──────── DOCUMENT ────────

Several State bureaucracies have indeed been opposed to SIA
This most innovative part of the Act has also been the most contentious. The Chapter goes against the spirit of bureaucratic governance prevalent in India and forces the officers on the ground to engage in effective and substantial consultation with the affected families and their representatives at different levels. It is, therefore, not surprising that there has been much bureaucratic resistance to this provision in the bill every stage. Before the Parliamentary Standing Committee on Rural Development under the Chairpersonship of Shrimati Sumitra Mahajan, this resistance was expressed most strongly by the state of Madhya Pradesh.

The suggestion of that State on the Chapter concerning provisions of Social Impact Assessment was: 
The entire Chapter should be reduced into just one Clause which should provide: 'A Social Impact Assessment study shall in every land acquisition be carried out by the Appropriate Government in the manner as prescribed by it under the Rules.'  
This idea of having a Collector sponsored SIA study, EIA, Expert Group, Examining Committee, Public Hearing (twice in the Act) etc. will make the entire exercise of LA a very languorous, lumpish and leisurely exercise. It should be left to the States to decide their own course of how to get SIA done. …
Other States did not express themselves quite as strongly as Madhya Pradesh, but several of them had reservations about these provisions. Many States suggested that the SIA may not be made mandatory for Government projects and that its scope may be restricted to only larger acquisitions. The reservations stemmed from the fact that these represented an innovation in Government procedures and the State bureaucracies were not comfortable with these. The resistance to consent clause of the Act also originated from similar bureaucratic apprehensions.

Similar sentiments were expressed by several States in the Revenue Ministers’ Conference held in June 2014. Madhya Pradesh once again made the same case, though in much stronger language. But even a State like Kerala expressed apprehensions about this “most important procedural change in the new legislation …”

But the Standing Committee wanted the SIA provisions to be strengthened
The Standing Committee after considering the representations of different States and Ministries recommended further strengthening of the provisions in different ways. In particular, it suggested that the Social Impact Assessment should not involve only consultation with the Gram Sabha but also consent of that body:
In Clause 4(1) it has been provided that whenever the appropriate Government intends to acquire land for a public purpose, it shall carry out a Social Impact Assessment study in consultation with the Gram Sabha at habitation level or equivalent body in urban areas in the affected area in such manner and within such time as may be prescribed. The Committee find that Clause has not specified whether the consent of Gram Sabha should be necessary and in case Gram Sabha does not give its consent how the matter will proceed further. Accordingly, the Committee recommend that Clause 4 may be amended to indicate that SIA will be completed with the consent of Gram Sabha or equivalent body.

──────── DATA PROVIDED ────────

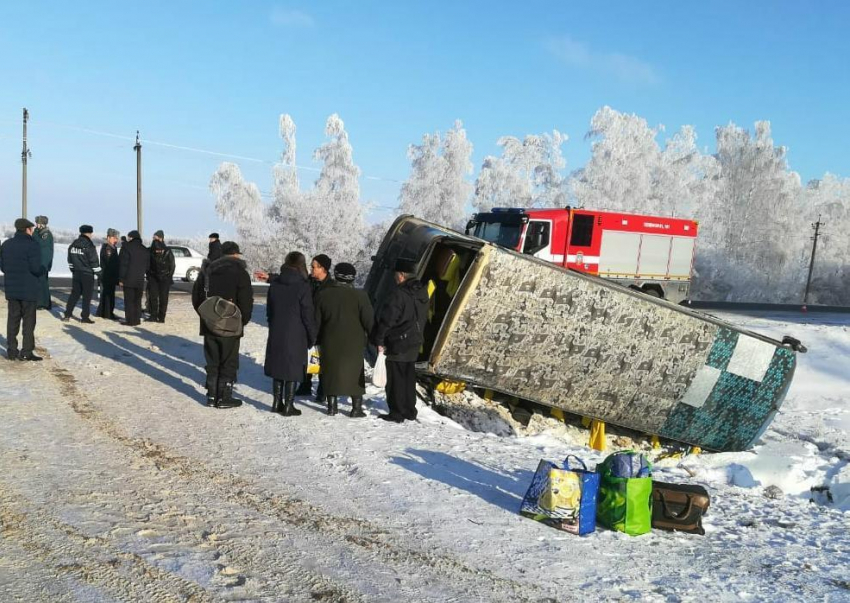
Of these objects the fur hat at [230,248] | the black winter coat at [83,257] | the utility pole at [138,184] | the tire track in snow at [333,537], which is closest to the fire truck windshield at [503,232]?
the black winter coat at [83,257]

────────

**WRITTEN TASK:** Quote the passage on Social Impact Assessment word for word, between "Several State bureaucracies" and "of Madhya Pradesh.", inclusive.

**SOLUTION TO THE EXERCISE:**
Several State bureaucracies have indeed been opposed to SIA
This most innovative part of the Act has also been the most contentious. The Chapter goes against the spirit of bureaucratic governance prevalent in India and forces the officers on the ground to engage in effective and substantial consultation with the affected families and their representatives at different levels. It is, therefore, not surprising that there has been much bureaucratic resistance to this provision in the bill every stage. Before the Parliamentary Standing Committee on Rural Development under the Chairpersonship of Shrimati Sumitra Mahajan, this resistance was expressed most strongly by the state of Madhya Pradesh.